## CHALLENGE
Can you repeat the rows word for word, starting with the line that contains "In what order do" and running through the last row, both included?

====

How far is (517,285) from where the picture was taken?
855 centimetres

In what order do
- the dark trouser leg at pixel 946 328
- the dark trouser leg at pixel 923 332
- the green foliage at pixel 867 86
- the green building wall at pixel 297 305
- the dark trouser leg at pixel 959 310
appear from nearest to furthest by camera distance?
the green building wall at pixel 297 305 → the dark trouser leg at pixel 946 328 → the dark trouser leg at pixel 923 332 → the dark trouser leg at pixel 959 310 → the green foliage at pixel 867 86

====

## SOLUTION TO THIS PROBLEM
In what order do
- the dark trouser leg at pixel 946 328
- the dark trouser leg at pixel 923 332
- the green foliage at pixel 867 86
- the green building wall at pixel 297 305
- the dark trouser leg at pixel 959 310
appear from nearest to furthest by camera distance?
the green building wall at pixel 297 305 → the dark trouser leg at pixel 946 328 → the dark trouser leg at pixel 923 332 → the dark trouser leg at pixel 959 310 → the green foliage at pixel 867 86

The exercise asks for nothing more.